With his previous post on the insights team at Fox Broadcasting Company, Thoryn Stephens brings quite an analytic eye to his role at Los Angeles-based retailer, American Apparel.
 
At the recent ClickZ Live conference in New York, the chief digital officer divulged some of the secret sauce behind analysing raw data from his time as a research scientist at Cytokinetics.
 
“You might be asking how I went from synthesizing molecules to optimising booty shorts,” he noted before offering up some gems on sifting through mountains of data to detect customer behaviour clues.
 
Here’s what we learnt from Stephens:
 
On “fake metrics”: “Often times when we get caught up with digital analytics, we get caught up in what I call “fake metrics” such as Facebook likes or registered users. It doesn’t really focus on the value of the customers which is ultimately retention in actually driving engagement.” Speaking from previous experience, Stephens, “had tens of millions of registered users but when we looked at the current consumer value we actually found that we had thousands of users that were negative value; they were serial exchange and returners due to our exchange policy.

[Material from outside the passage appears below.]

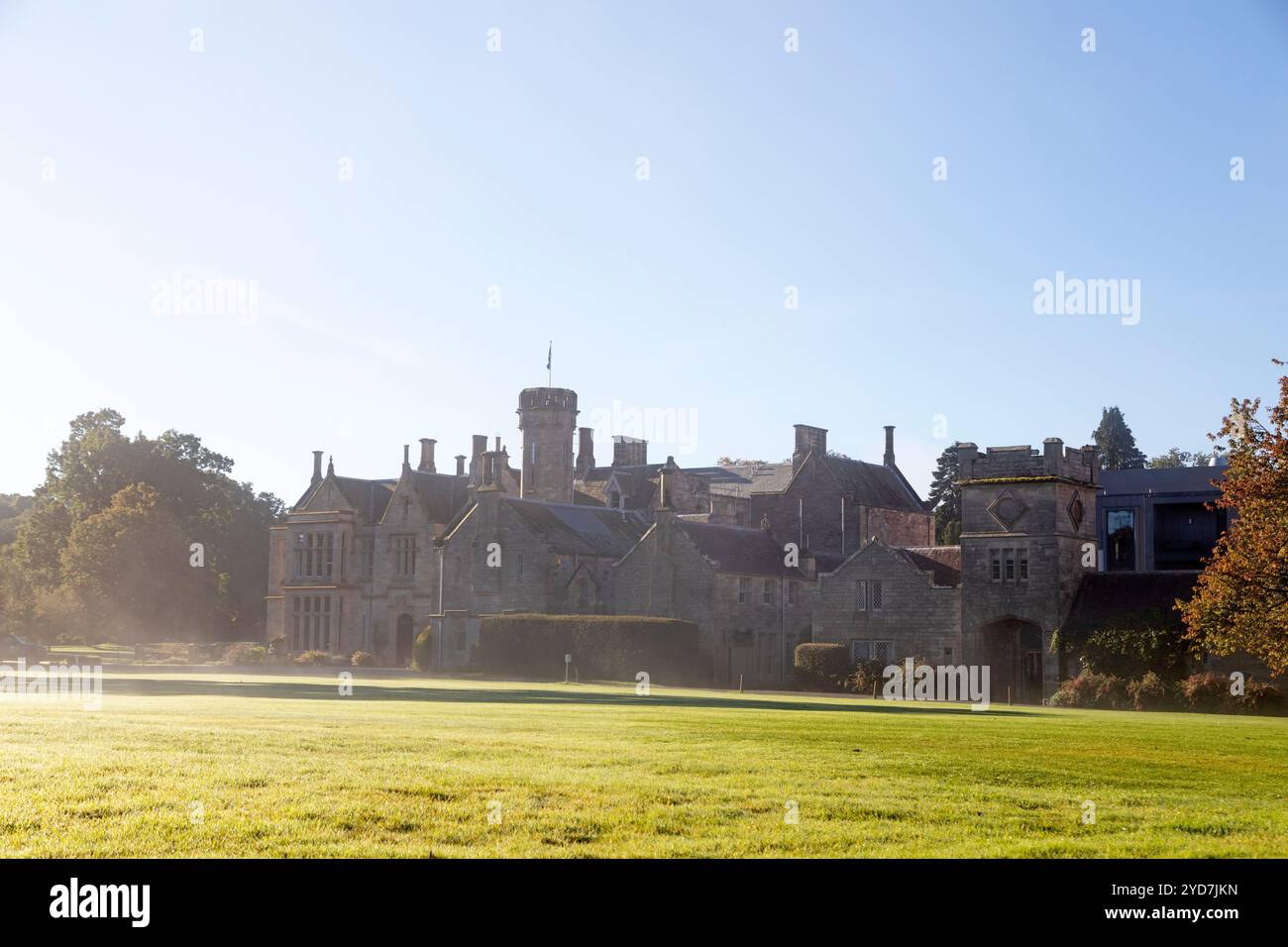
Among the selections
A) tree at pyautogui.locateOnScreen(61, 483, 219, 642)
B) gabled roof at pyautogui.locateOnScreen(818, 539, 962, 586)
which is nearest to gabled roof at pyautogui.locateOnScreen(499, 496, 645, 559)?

Without that metric we never would have known.”
 
On measuring data at American Apparel: “Everything we launch we make sure we can measure it. That’s why my CEO loves me so much, because I can tie everything back to a return. Whether it is a return on investment or a return on ad spend; every penny that I spend I say that can get 5x return on that spend and 10x, 30x depending on the specific channel that we are optimizing against.”
 
On the data maturation curve: “What I have seen first hand at a number of billion dollar companies, starting at the basis of the curve, ultimately are we collecting the right amount of information on a variable level, for a given page, on a given website. It’s not just how much you are collecting, it’s what is the value of everyone of those variables. Number one is the actual collection of the data. Two is do we have the actual recording of the data, then you get into the more meaningful business impact such as dashboarding, and then the really fun stuff such as predictive analytics.”